Cette justification était-elle nécessaire? Milo ne le pensait pas car la pauvre Jude était en dehors des réalités, complètement amorphe. Son corps avait suivi la volonté de Milo seulement parce qu'il avait enfin été libéré des barreaux d'acier érigés par son cerveau, et son regard vitreux et sans vie finissait de compléter cette image de poupée désarticulée. Pourtant Milo l'avait prévenu de ses gestes : il restait poli, calme et attentionné avec elle, sans aucune autre volonté que de lui faire du bien, de s'occuper d'elle pendant cette période où elle serait incapable de le faire convenablement elle-même.
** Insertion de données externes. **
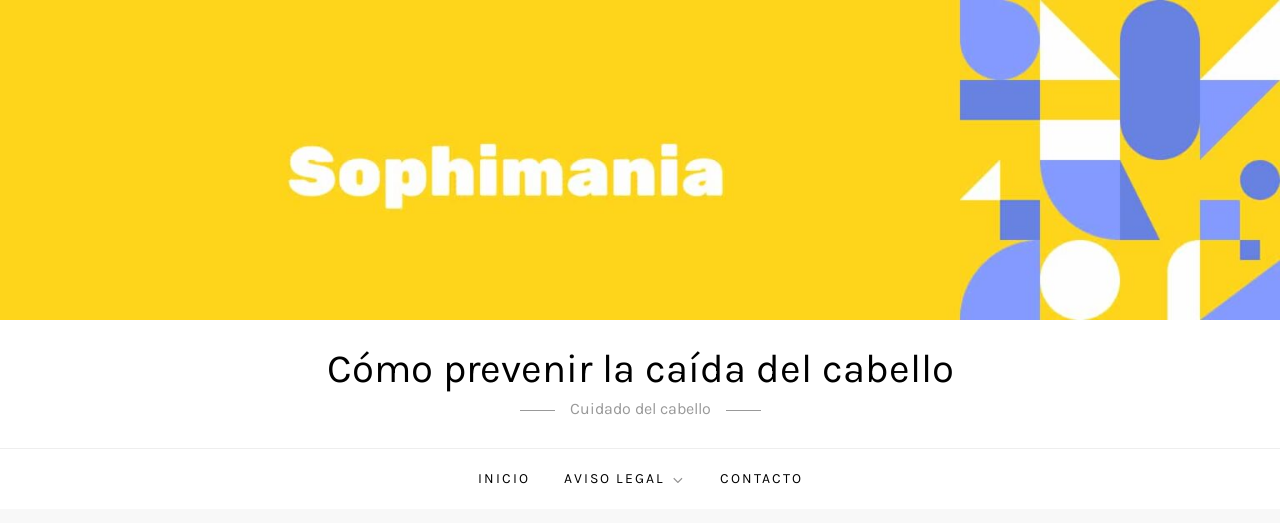

--- FILE ---
content_type: text/html; charset=utf-8
request_url: https://www.google.com/recaptcha/api2/aframe
body_size: 265
content:
<!DOCTYPE HTML><html><head><meta http-equiv="content-type" content="text/html; charset=UTF-8"></head><body><script nonce="5Mvsas3FAqzNG6FCLd-AnA">/** Anti-fraud and anti-abuse applications only. See google.com/recaptcha */ try{var clients={'sodar':'https://pagead2.googlesyndication.com/pagead/sodar?'};window.addEventListener("message",function(a){try{if(a.source===window.parent){var b=JSON.parse(a.data);var c=clients[b['id']];if(c){var d=document.createElement('img');d.src=c+b['params']+'&rc='+(localStorage.getItem("rc::a")?sessionStorage.getItem("rc::b"):"");window.document.body.appendChild(d);sessionStorage.setItem("rc::e",parseInt(sessionStorage.getItem("rc::e")||0)+1);localStorage.setItem("rc::h",'1768917611367');}}}catch(b){}});window.parent.postMessage("_grecaptcha_ready", "*");}catch(b){}</script></body></html>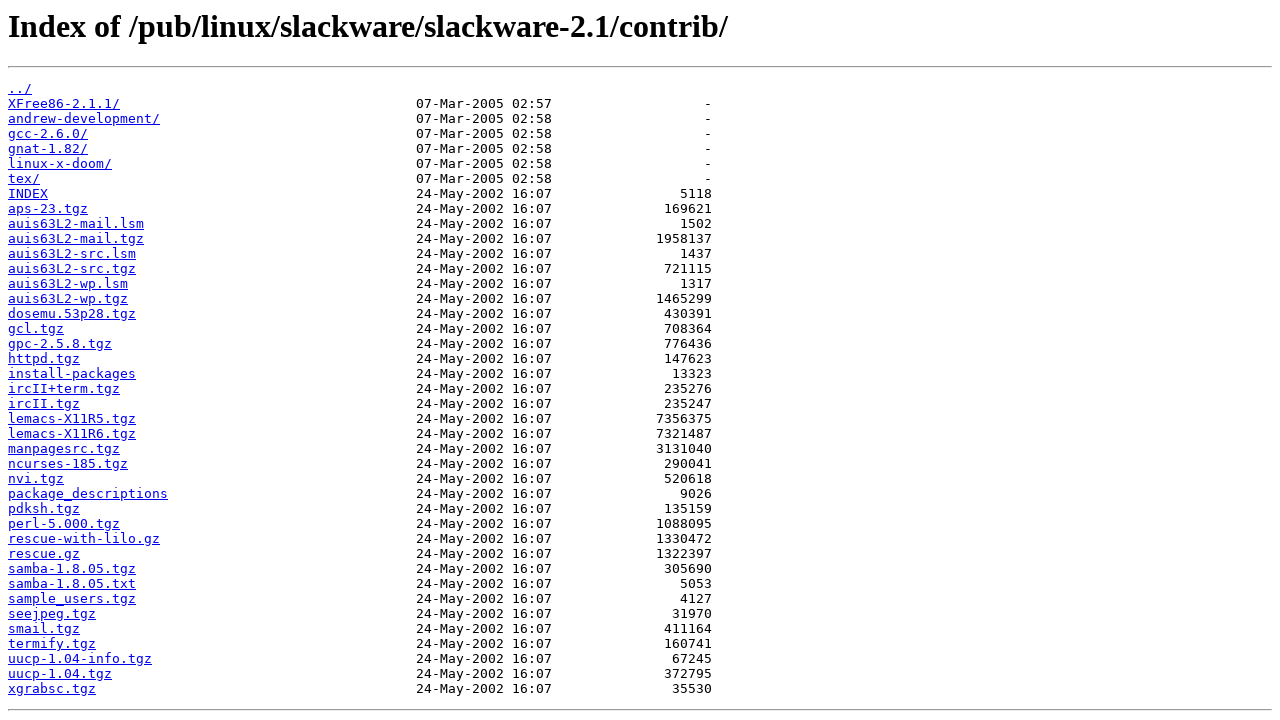

--- FILE ---
content_type: text/html
request_url: https://ftp6.gwdg.de/pub/linux/slackware/slackware-2.1/contrib/
body_size: 4959
content:
<html>
<head><title>Index of /pub/linux/slackware/slackware-2.1/contrib/</title></head>
<body>
<h1>Index of /pub/linux/slackware/slackware-2.1/contrib/</h1><hr><pre><a href="../">../</a>
<a href="XFree86-2.1.1/">XFree86-2.1.1/</a>                                     07-Mar-2005 02:57                   -
<a href="andrew-development/">andrew-development/</a>                                07-Mar-2005 02:58                   -
<a href="gcc-2.6.0/">gcc-2.6.0/</a>                                         07-Mar-2005 02:58                   -
<a href="gnat-1.82/">gnat-1.82/</a>                                         07-Mar-2005 02:58                   -
<a href="linux-x-doom/">linux-x-doom/</a>                                      07-Mar-2005 02:58                   -
<a href="tex/">tex/</a>                                               07-Mar-2005 02:58                   -
<a href="INDEX">INDEX</a>                                              24-May-2002 16:07                5118
<a href="aps-23.tgz">aps-23.tgz</a>                                         24-May-2002 16:07              169621
<a href="auis63L2-mail.lsm">auis63L2-mail.lsm</a>                                  24-May-2002 16:07                1502
<a href="auis63L2-mail.tgz">auis63L2-mail.tgz</a>                                  24-May-2002 16:07             1958137
<a href="auis63L2-src.lsm">auis63L2-src.lsm</a>                                   24-May-2002 16:07                1437
<a href="auis63L2-src.tgz">auis63L2-src.tgz</a>                                   24-May-2002 16:07              721115
<a href="auis63L2-wp.lsm">auis63L2-wp.lsm</a>                                    24-May-2002 16:07                1317
<a href="auis63L2-wp.tgz">auis63L2-wp.tgz</a>                                    24-May-2002 16:07             1465299
<a href="dosemu.53p28.tgz">dosemu.53p28.tgz</a>                                   24-May-2002 16:07              430391
<a href="gcl.tgz">gcl.tgz</a>                                            24-May-2002 16:07              708364
<a href="gpc-2.5.8.tgz">gpc-2.5.8.tgz</a>                                      24-May-2002 16:07              776436
<a href="httpd.tgz">httpd.tgz</a>                                          24-May-2002 16:07              147623
<a href="install-packages">install-packages</a>                                   24-May-2002 16:07               13323
<a href="ircII%2Bterm.tgz">ircII+term.tgz</a>                                     24-May-2002 16:07              235276
<a href="ircII.tgz">ircII.tgz</a>                                          24-May-2002 16:07              235247
<a href="lemacs-X11R5.tgz">lemacs-X11R5.tgz</a>                                   24-May-2002 16:07             7356375
<a href="lemacs-X11R6.tgz">lemacs-X11R6.tgz</a>                                   24-May-2002 16:07             7321487
<a href="manpagesrc.tgz">manpagesrc.tgz</a>                                     24-May-2002 16:07             3131040
<a href="ncurses-185.tgz">ncurses-185.tgz</a>                                    24-May-2002 16:07              290041
<a href="nvi.tgz">nvi.tgz</a>                                            24-May-2002 16:07              520618
<a href="package_descriptions">package_descriptions</a>                               24-May-2002 16:07                9026
<a href="pdksh.tgz">pdksh.tgz</a>                                          24-May-2002 16:07              135159
<a href="perl-5.000.tgz">perl-5.000.tgz</a>                                     24-May-2002 16:07             1088095
<a href="rescue-with-lilo.gz">rescue-with-lilo.gz</a>                                24-May-2002 16:07             1330472
<a href="rescue.gz">rescue.gz</a>                                          24-May-2002 16:07             1322397
<a href="samba-1.8.05.tgz">samba-1.8.05.tgz</a>                                   24-May-2002 16:07              305690
<a href="samba-1.8.05.txt">samba-1.8.05.txt</a>                                   24-May-2002 16:07                5053
<a href="sample_users.tgz">sample_users.tgz</a>                                   24-May-2002 16:07                4127
<a href="seejpeg.tgz">seejpeg.tgz</a>                                        24-May-2002 16:07               31970
<a href="smail.tgz">smail.tgz</a>                                          24-May-2002 16:07              411164
<a href="termify.tgz">termify.tgz</a>                                        24-May-2002 16:07              160741
<a href="uucp-1.04-info.tgz">uucp-1.04-info.tgz</a>                                 24-May-2002 16:07               67245
<a href="uucp-1.04.tgz">uucp-1.04.tgz</a>                                      24-May-2002 16:07              372795
<a href="xgrabsc.tgz">xgrabsc.tgz</a>                                        24-May-2002 16:07               35530
</pre><hr></body>
</html>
Il continuait de lui sécher les cheveux avec ce petit froncement de sourcils qu'avaient fait naître son sérieux et sa concentration. Même si ses gestes de garçon empêtré avec cette tignasse étaient parfois maladroits, il avait la volonté de bien faire. Il fit progressivement descendre la serviette au niveau du front de Jude, puis de son nez, ses joues, sa nuque, le haut de sa poitrine... C'est l'hésitation à continuer plus loin qui le stoppa dans sa tâche; cela exigeait qu'il débarrasse Jude de ses vêtements mouillés.
Il était hors de question pour lui d'entreprendre quoi que ce soit sans avoir l'accord de Jude; par respect pour elle, mais sans doute par pudeur aussi. Mais il fut pourtant obliger d'agir sans indication puisqu'une fois encore, ses paroles pour Jude furent réduites à un simple monologue.